1 Department of Immunology and Allergy, Epsom and St Helier University Hospitals NHS Trust, Wrythe Lane, Carshalton, Surrey SM5 1AA, UK
2 Department of Biochemistry and Haematology, Queen Elizabeth Hospital, Stadium Road, Woolwich, London SE18 4QH, UK
3 Department of Occupational Health, Queen Elizabeth Hospital, Stadium Road, Woolwich, London SE18 4QH, UK
4 Danish Anaesthesia Allergy Centre, Allergy Clinic 4222 and Department of Anaesthesia 4231, Rigshospitalet, Copenhagen, Denmark
Background Chlorhexidine is an effective antimicrobial agent commonly used in UK hospitals, primarily for skin decontamination. Recent UK infection control guidelines recommend the use of 2% chlorhexidine solution in specific clinical settings, thus increasing chlorhexidine use by health care workers (HCWs). Chlorhexidine has been widely reported to cause IgE-mediated allergic reactions (from urticaria and angioedema to anaphylaxis) among patients undergoing surgery/invasive procedures. Despite its widespread use in health care settings, there are no reports of clinically confirmed occupational IgE-mediated chlorhexidine allergy.

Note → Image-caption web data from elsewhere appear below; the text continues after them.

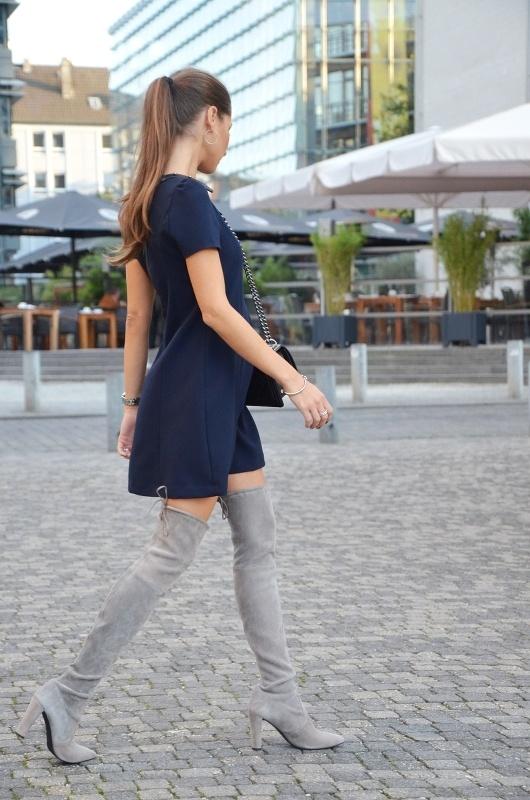 overknees und kleid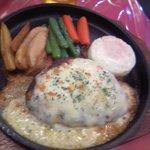 てぃーあっぷ - アツアツの鉄板でチーズハンバーグ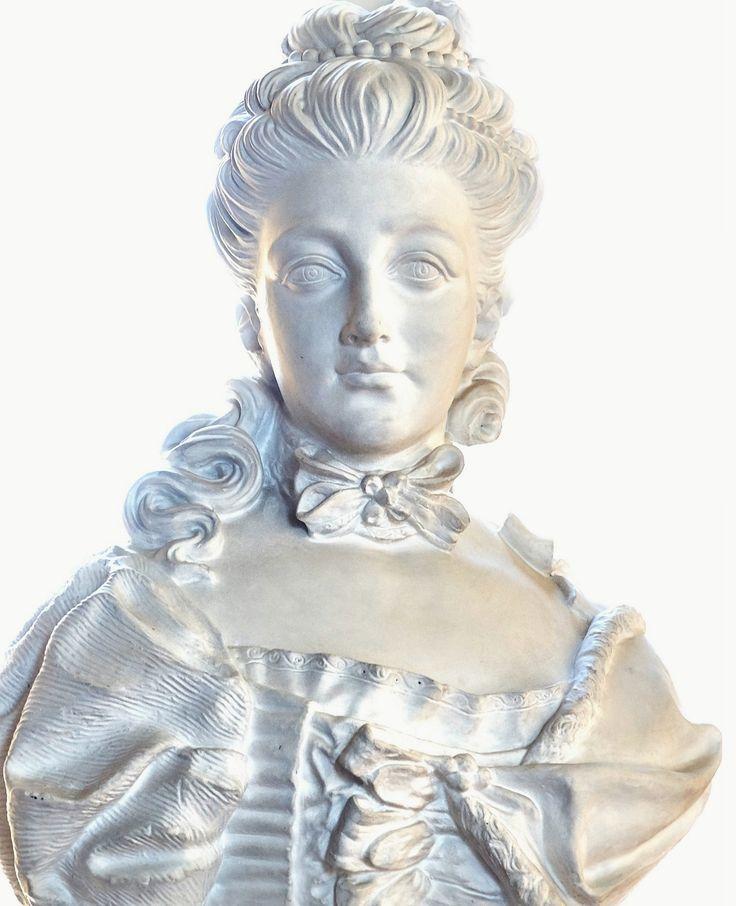 Plaster bust of Izabela Lubomirska by Jakub Tatarkiewicz, after 1807, Muzeum Pałacu Króla Jana III w Wilanowie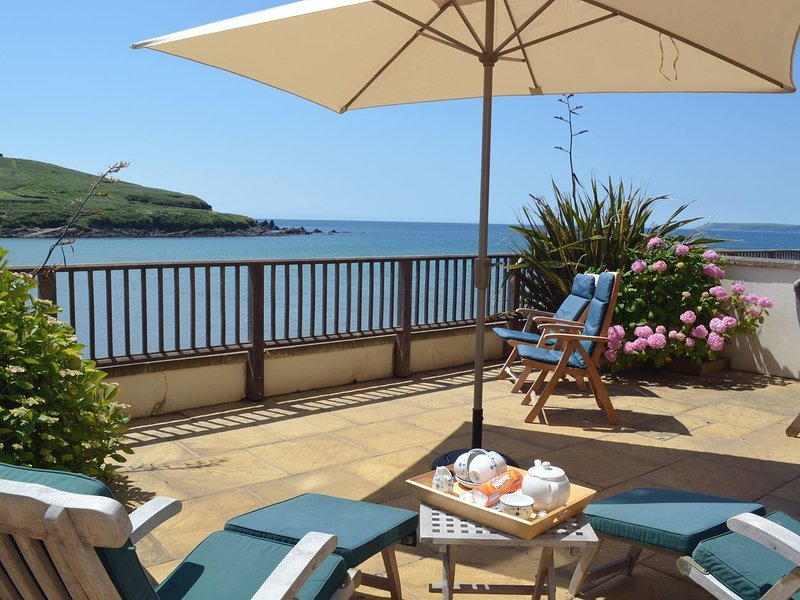 APARTMENT 6, smart beachside apartment with stunning sea views, use of indoor, casa vacanza a Bantham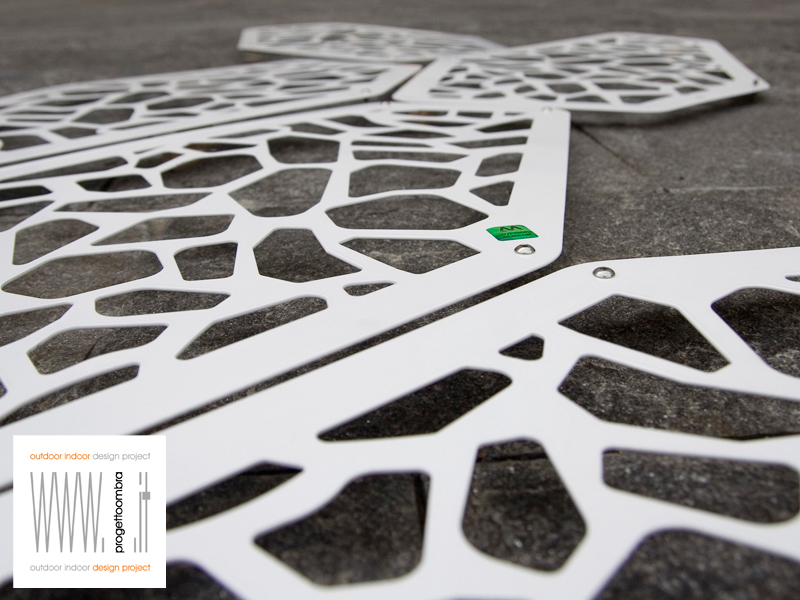 risott  ,(pezz. singoli) unico elemento decorativo componibile per far arrampicare o semplicemente per abbellire  .tel 0258315644n. 1 pezzo 50 €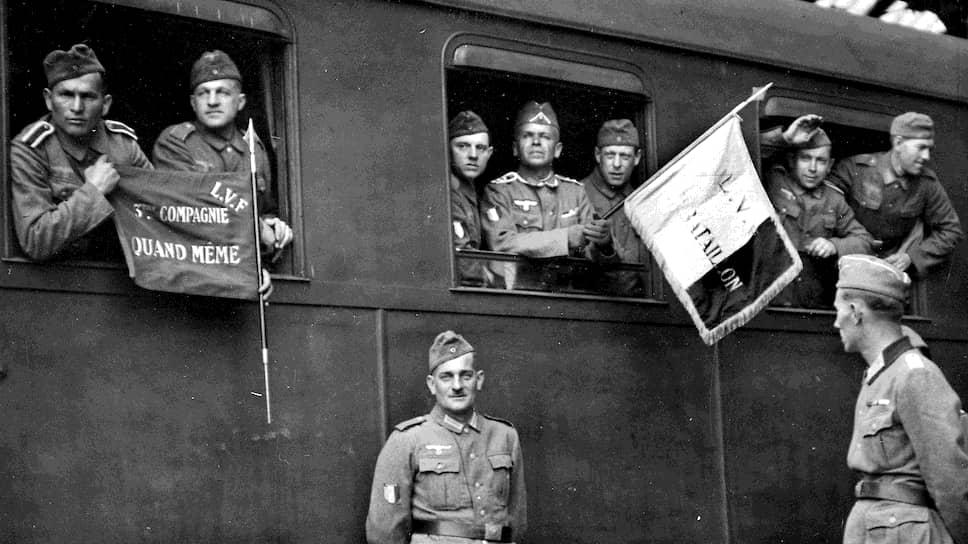 А это на «восточный фронт борьбы с большевизмом» собрались итальянцы. Говорят, для победы над коммунизмом они мобилизовали даже автофургоны по транспортировке мороженого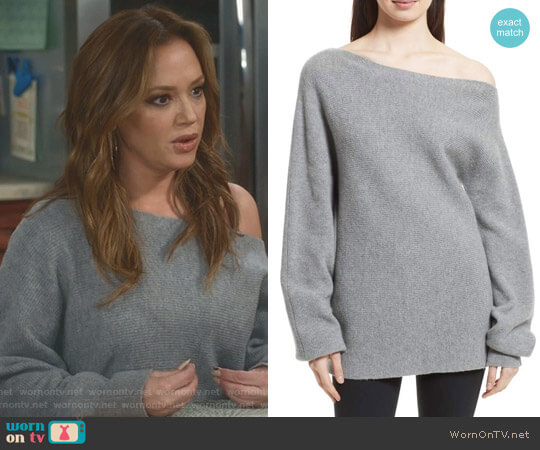 One-Shoulder Merino Wool Sweater by Theory worn by Vanessa Cellucci (Leah Remini) on Kevin Can Wait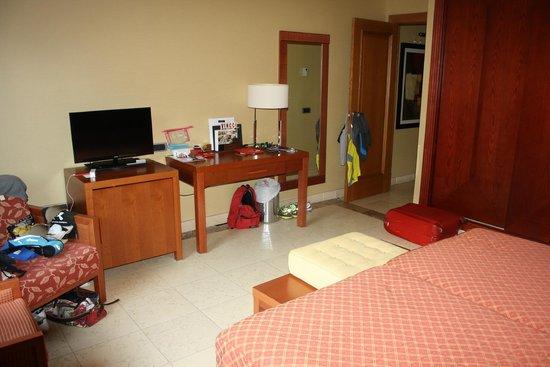 Vincci Hotel Envia Almeria Wellness & Golf: Tv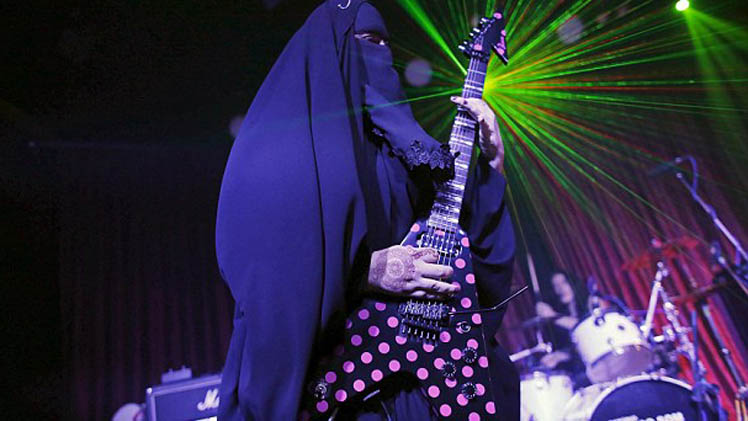 Muslim Thrash Metal Guitarist Who Wears Niqab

Aims To identify cases of chlorhexidine allergy among health care workers.
Methods A questionnaire was distributed among HCWs in wards and operating theatres at a UK district general hospital to raise awareness of potential chlorhexidine allergy and to invite those with possible clinical allergy to come forward for further testing. Diagnosis was based on an appropriate clinical history with positive serum-specific IgE to chlorhexidine and/or positive skin prick testing.
Results Four cases of occupational IgE-mediated allergy to chlorhexidine were identified.
Conclusions Despite its excellent antimicrobial properties, chlorhexidine is an occupational allergen. We suggest that chlorhexidine allergy be included in the differential diagnosis of HCWs presenting with work-related allergic symptoms. Increased awareness and easier access to chlorhexidine-specific IgE serological testing should facilitate early diagnosis of affected HCWs, allowing appropriate avoidance measures to be instigated—thus reducing the risk of potentially severe allergic reactions in the future.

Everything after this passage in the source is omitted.